28 Comments

  1. Trying to please a date is like trying to put such a puzzle together?

    And what about the secondary “joke”, on the package? Is it common to think that canoeing isn’t fun?

  2. When a couple goes canoeing, it can often turn into something not fun. Like hanging wallpaper together.

  3. So the guy has birthdays in both November AND June? There’s probably a gig economy joke to be made about that somehow, but I’m not awake enough to work on it yet.

  4. Kilby, thanks for finding and linking the earlier version!

    Um, no thanks for putting in that circular link.

    With this one, the idea of “mud” for the appearance of a uniform-look puzzle was so depressing and bizarre, that I suggested “sky” as the obvious alternative (in first comment here) — also playing off the puzzle-solvers’ strategy when working on a naturalistic landscape picture of “let’s start with the sky”. But there is something of a perverse answer in seeing that he used “sky” for the previous version of the comic, so may have regarded it as “used up”.

    Odd that the 1134 turned up immediately in the previous version, but rather late here. Personally, I don’t buy that Vic Lee would want to write ‘hell’ then DOUBLE-disguise it as an arabic numerals number then express it as roman.

  5. @ Shrug – I’m not sure where you got “November” from. The earlier strip was hand dated (5-June-2018), this appearance seems to have been dated Groundhog Day (2-February of an illegible year) by the syndicate.
    P.S. @ Mitch4 – The second link was to promote the older post into the recent comments list (sort of like the way you re-commented the music to get yourself back into the e-mail notification list) 😉

  6. P.P.S. Extrapolating from the existing data, the next appearance of this artwork will be on October 1st, 2021, when the box will contain 70000 pieces of pure lava, emblematic of the fires of 7734.
    P.P.P.S. I wonder whether Bill can queue up a comic that hasn’t been drawn yet.

  7. @Kilby: “I’m not sure where you got “November” from. ”

    My bad — Bill posted the earlier one in November 2019 and I just (incorrectly) assumed it was “new” then.

  8. @ Shrug – Ooops. My apologies, I completely forgot to look at the post date when I dug up the earlier link. I had it backwards: it was just dumb luck that the earlier strip was dated in the same month as the current post.

  9. Why didn’t he just rerun the same comic? What did he think was improved by making these minor changes?

    If you want a jigsaw puzzle with only a single color – and no shades or values – there is this one from Heinz. They only made 57 of them, though.

  10. Kilby: Why 70,000 pieces? With arithmetic progression I get 67,500, and with geometric progression I get 128,000.

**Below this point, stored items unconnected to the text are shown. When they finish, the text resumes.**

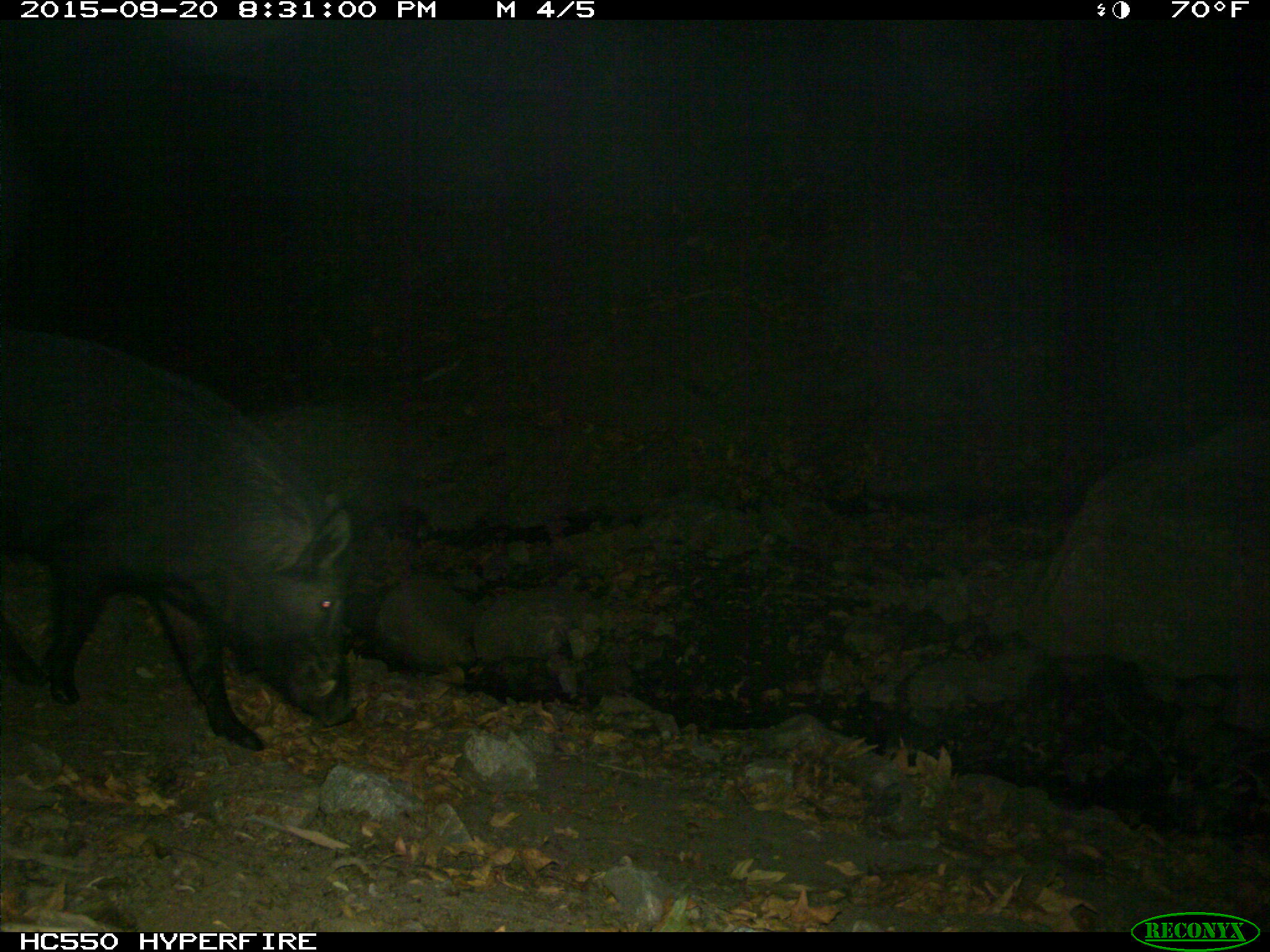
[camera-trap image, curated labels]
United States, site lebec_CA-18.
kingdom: Animalia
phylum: Chordata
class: Mammalia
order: Artiodactyla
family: Suidae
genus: Sus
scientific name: Sus scrofa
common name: wild boar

  11. I too wonder why, if Vic Lee is going to rerun and old comic, he would bother making those trivial changes. It’d be cool if we could ask him directly (and get an answer).

  12. @Winter Wallaby, back a long time ago, Springbok made a puzzle, all red, called “Little Red Riding Hood’s Hood.” 500 pieces I think. I did it.

  13. My wife solved a similar one, all banana yellow, 20-30 years ago. I don’t think I could have solved it.

    Shrug: If they’re birthdays, one could be his wife’s or a kid’s, or maybe an anniversary.

  14. I believe there was a gag in the movie “Sleuth” in which one of the characters was half-way finished with a gigantic, all-white jigsaw puzzle, which is first disintegrated by the other character, only to appear later in the film fully completed. Presumably the props department got a puzzle manufacturer to deliver one (or more) special order puzzle(s) pre-cut, but not jumbled, and then “deconstructed” one for the “earlier” scene.

  15. P.S. @ WW – The amusing thing is that I originally got 67500 the same way you did, but I rounded it up for simplicity.

  16. Kilby – not so much a gag, but (spoiler alert) there had been a staging of the house to look as if a fight had taken place and the started puzzle as well as numerous other items had been tossed around the house making a mess. In the next scene (start of Act II in the original play) the room is back in order and the puzzle has been restarted and completed.